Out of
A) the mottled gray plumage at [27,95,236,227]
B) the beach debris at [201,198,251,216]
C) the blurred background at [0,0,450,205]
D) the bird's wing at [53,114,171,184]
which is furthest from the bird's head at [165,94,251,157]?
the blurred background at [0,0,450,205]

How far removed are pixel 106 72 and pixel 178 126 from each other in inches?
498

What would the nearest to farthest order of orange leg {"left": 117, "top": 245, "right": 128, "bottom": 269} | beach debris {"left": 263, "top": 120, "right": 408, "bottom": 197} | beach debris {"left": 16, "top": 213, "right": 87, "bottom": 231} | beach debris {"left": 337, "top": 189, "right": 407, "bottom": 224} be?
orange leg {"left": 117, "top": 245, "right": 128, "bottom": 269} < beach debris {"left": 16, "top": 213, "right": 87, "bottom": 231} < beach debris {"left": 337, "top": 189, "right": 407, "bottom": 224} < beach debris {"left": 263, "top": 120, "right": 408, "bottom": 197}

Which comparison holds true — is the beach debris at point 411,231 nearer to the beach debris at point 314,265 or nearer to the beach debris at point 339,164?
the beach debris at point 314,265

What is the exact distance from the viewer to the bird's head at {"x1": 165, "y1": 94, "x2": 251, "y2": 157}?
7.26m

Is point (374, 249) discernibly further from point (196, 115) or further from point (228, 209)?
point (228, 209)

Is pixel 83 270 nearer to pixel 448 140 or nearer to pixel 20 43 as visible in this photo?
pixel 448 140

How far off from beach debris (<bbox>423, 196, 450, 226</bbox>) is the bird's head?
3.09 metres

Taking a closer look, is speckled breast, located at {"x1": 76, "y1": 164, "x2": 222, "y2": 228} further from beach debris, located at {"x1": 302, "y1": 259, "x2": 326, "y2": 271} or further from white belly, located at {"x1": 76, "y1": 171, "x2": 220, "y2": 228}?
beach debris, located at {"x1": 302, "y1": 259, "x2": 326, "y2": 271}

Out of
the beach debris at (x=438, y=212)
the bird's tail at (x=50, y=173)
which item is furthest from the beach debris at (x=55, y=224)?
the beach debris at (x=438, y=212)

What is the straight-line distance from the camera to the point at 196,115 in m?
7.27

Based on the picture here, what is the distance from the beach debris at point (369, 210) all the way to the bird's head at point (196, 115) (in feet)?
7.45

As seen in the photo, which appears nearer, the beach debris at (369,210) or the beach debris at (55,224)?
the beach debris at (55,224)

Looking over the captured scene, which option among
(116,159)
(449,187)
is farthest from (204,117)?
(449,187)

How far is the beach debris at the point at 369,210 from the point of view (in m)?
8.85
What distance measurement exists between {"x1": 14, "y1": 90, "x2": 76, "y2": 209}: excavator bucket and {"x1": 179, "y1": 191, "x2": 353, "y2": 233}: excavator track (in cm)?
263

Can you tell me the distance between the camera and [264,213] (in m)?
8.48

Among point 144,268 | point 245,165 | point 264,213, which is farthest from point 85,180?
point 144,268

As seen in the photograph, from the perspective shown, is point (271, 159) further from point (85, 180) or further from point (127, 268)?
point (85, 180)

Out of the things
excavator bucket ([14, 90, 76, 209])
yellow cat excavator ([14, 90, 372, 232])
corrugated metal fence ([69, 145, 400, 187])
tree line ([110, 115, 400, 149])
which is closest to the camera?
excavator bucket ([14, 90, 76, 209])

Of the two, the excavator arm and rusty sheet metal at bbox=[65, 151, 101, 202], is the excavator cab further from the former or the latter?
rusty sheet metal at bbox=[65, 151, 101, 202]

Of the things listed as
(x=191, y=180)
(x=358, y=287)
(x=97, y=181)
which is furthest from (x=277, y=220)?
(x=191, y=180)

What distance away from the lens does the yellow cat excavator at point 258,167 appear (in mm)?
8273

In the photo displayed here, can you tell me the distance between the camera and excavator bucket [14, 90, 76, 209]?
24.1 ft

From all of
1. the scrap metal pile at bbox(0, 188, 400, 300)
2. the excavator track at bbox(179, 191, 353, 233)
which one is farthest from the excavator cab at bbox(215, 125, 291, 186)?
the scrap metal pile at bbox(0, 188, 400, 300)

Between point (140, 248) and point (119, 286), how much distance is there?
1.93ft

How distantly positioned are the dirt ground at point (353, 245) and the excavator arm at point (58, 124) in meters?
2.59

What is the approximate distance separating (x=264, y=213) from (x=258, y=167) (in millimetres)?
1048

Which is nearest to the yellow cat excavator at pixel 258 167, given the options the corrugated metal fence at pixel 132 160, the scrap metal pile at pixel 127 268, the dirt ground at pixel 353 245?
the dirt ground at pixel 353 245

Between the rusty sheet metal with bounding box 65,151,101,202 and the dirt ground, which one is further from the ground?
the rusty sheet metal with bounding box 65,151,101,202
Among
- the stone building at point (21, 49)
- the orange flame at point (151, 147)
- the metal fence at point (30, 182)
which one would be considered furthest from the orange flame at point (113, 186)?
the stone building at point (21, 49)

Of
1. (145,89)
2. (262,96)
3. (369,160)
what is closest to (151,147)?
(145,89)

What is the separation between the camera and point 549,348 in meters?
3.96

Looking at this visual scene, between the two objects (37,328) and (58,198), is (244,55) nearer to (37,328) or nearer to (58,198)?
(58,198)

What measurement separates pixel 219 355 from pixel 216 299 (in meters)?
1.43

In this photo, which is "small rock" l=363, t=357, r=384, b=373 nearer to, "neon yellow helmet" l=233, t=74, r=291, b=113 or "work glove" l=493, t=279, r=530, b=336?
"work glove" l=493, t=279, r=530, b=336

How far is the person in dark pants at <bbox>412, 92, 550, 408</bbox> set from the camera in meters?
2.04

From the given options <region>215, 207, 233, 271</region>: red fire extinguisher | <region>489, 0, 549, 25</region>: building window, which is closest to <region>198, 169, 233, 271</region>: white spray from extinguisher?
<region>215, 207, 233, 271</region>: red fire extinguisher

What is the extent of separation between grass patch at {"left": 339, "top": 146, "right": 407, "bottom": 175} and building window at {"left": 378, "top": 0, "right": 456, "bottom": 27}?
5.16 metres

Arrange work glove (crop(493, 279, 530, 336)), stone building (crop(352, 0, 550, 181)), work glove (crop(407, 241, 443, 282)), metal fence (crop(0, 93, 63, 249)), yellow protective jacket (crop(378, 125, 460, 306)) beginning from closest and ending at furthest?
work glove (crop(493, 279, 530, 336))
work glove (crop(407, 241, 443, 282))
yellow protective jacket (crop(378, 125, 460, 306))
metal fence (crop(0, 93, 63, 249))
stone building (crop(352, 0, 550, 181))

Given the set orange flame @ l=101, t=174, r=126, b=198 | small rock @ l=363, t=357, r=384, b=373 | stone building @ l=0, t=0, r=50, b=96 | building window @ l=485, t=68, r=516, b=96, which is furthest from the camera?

-----

### [Short problem]
Reproduce each line of the material above precisely.

### [Written response]
Out of
A) the mottled gray plumage at [27,95,236,227]
B) the beach debris at [201,198,251,216]
C) the blurred background at [0,0,450,205]
D) the bird's wing at [53,114,171,184]
which is furthest from the bird's head at [165,94,251,157]?
the blurred background at [0,0,450,205]

How far removed are pixel 106 72 and pixel 178 126 from each other in inches?
498

What would the nearest to farthest order of orange leg {"left": 117, "top": 245, "right": 128, "bottom": 269} | beach debris {"left": 263, "top": 120, "right": 408, "bottom": 197} | beach debris {"left": 16, "top": 213, "right": 87, "bottom": 231} | beach debris {"left": 337, "top": 189, "right": 407, "bottom": 224} be?
orange leg {"left": 117, "top": 245, "right": 128, "bottom": 269} < beach debris {"left": 16, "top": 213, "right": 87, "bottom": 231} < beach debris {"left": 337, "top": 189, "right": 407, "bottom": 224} < beach debris {"left": 263, "top": 120, "right": 408, "bottom": 197}

Which comparison holds true — is the beach debris at point 411,231 nearer to the beach debris at point 314,265 or nearer to the beach debris at point 339,164?
the beach debris at point 314,265

What is the exact distance from the viewer to the bird's head at {"x1": 165, "y1": 94, "x2": 251, "y2": 157}?
7.26m

Is point (374, 249) discernibly further from point (196, 115) or further from point (228, 209)?
point (228, 209)

Is pixel 83 270 nearer to pixel 448 140 or nearer to pixel 20 43 as visible in this photo?
pixel 448 140

How far off from beach debris (<bbox>423, 196, 450, 226</bbox>) is the bird's head?
3.09 metres

Taking a closer look, is speckled breast, located at {"x1": 76, "y1": 164, "x2": 222, "y2": 228} further from beach debris, located at {"x1": 302, "y1": 259, "x2": 326, "y2": 271} or further from white belly, located at {"x1": 76, "y1": 171, "x2": 220, "y2": 228}?
beach debris, located at {"x1": 302, "y1": 259, "x2": 326, "y2": 271}

Out of
the beach debris at (x=438, y=212)
the bird's tail at (x=50, y=173)
which item is furthest from the beach debris at (x=55, y=224)?
the beach debris at (x=438, y=212)

What is the straight-line distance from the camera to the point at 196,115 in m?
7.27

Based on the picture here, what is the distance from the beach debris at point (369, 210) all the way to the bird's head at point (196, 115) (in feet)?
7.45

As seen in the photo, which appears nearer, the beach debris at (369,210) or the beach debris at (55,224)?
the beach debris at (55,224)

Looking over the captured scene, which option among
(116,159)
(449,187)
is farthest from (204,117)?
(449,187)

How far is the beach debris at the point at 369,210 from the point of view (in m)?
8.85
What distance measurement exists between {"x1": 14, "y1": 90, "x2": 76, "y2": 209}: excavator bucket and {"x1": 179, "y1": 191, "x2": 353, "y2": 233}: excavator track (in cm)?
263

Can you tell me the distance between the camera and [264,213] (in m)?
8.48

Among point 144,268 | point 245,165 | point 264,213, which is farthest from point 85,180?
point 144,268

As seen in the photograph, from the perspective shown, is point (271, 159) further from point (85, 180) or further from point (127, 268)?
point (85, 180)

Out of the things
excavator bucket ([14, 90, 76, 209])
yellow cat excavator ([14, 90, 372, 232])
corrugated metal fence ([69, 145, 400, 187])
tree line ([110, 115, 400, 149])
which is closest to the camera?
excavator bucket ([14, 90, 76, 209])

Of the two, the excavator arm and rusty sheet metal at bbox=[65, 151, 101, 202], is the excavator cab further from the former or the latter?
rusty sheet metal at bbox=[65, 151, 101, 202]

Of the things listed as
(x=191, y=180)
(x=358, y=287)
(x=97, y=181)
which is furthest from (x=277, y=220)?
(x=191, y=180)

What distance away from the lens does the yellow cat excavator at point 258,167 appear (in mm)?
8273

In the photo displayed here, can you tell me the distance between the camera and excavator bucket [14, 90, 76, 209]?
24.1 ft

From all of
1. the scrap metal pile at bbox(0, 188, 400, 300)
2. the excavator track at bbox(179, 191, 353, 233)
which one is farthest from the excavator cab at bbox(215, 125, 291, 186)?
the scrap metal pile at bbox(0, 188, 400, 300)

Between point (140, 248) and point (119, 286), how much distance is there?
1.93ft

How distantly positioned are the dirt ground at point (353, 245) and the excavator arm at point (58, 124) in meters?
2.59

What is the approximate distance separating (x=264, y=213) from (x=258, y=167) (in millimetres)?
1048

Which is nearest to the yellow cat excavator at pixel 258 167, given the options the corrugated metal fence at pixel 132 160, the scrap metal pile at pixel 127 268, the dirt ground at pixel 353 245?
the dirt ground at pixel 353 245

Between the rusty sheet metal with bounding box 65,151,101,202 and the dirt ground, which one is further from the ground?
the rusty sheet metal with bounding box 65,151,101,202
Among
- the stone building at point (21, 49)
- the orange flame at point (151, 147)
- the metal fence at point (30, 182)
which one would be considered furthest from the orange flame at point (113, 186)?
the stone building at point (21, 49)

Of
1. (145,89)
2. (262,96)
3. (369,160)
what is closest to (151,147)?
(145,89)

What is the separation between the camera and point 549,348 in meters?
3.96

Looking at this visual scene, between the two objects (37,328) and (58,198), is (244,55) nearer to (37,328) or nearer to (58,198)?
(58,198)

What measurement separates pixel 219 355 from pixel 216 299 (in meters)?
1.43

In this photo, which is "small rock" l=363, t=357, r=384, b=373 nearer to, "neon yellow helmet" l=233, t=74, r=291, b=113 or "work glove" l=493, t=279, r=530, b=336?
"work glove" l=493, t=279, r=530, b=336

How far is the person in dark pants at <bbox>412, 92, 550, 408</bbox> set from the camera in meters?
2.04

From the given options <region>215, 207, 233, 271</region>: red fire extinguisher | <region>489, 0, 549, 25</region>: building window, which is closest to <region>198, 169, 233, 271</region>: white spray from extinguisher?
<region>215, 207, 233, 271</region>: red fire extinguisher

What is the extent of separation between grass patch at {"left": 339, "top": 146, "right": 407, "bottom": 175} and building window at {"left": 378, "top": 0, "right": 456, "bottom": 27}?
5.16 metres

Arrange work glove (crop(493, 279, 530, 336)), stone building (crop(352, 0, 550, 181)), work glove (crop(407, 241, 443, 282)), metal fence (crop(0, 93, 63, 249)), yellow protective jacket (crop(378, 125, 460, 306)) beginning from closest and ending at furthest?
work glove (crop(493, 279, 530, 336))
work glove (crop(407, 241, 443, 282))
yellow protective jacket (crop(378, 125, 460, 306))
metal fence (crop(0, 93, 63, 249))
stone building (crop(352, 0, 550, 181))

Given the set orange flame @ l=101, t=174, r=126, b=198 | small rock @ l=363, t=357, r=384, b=373 | stone building @ l=0, t=0, r=50, b=96 | building window @ l=485, t=68, r=516, b=96, which is furthest from the camera?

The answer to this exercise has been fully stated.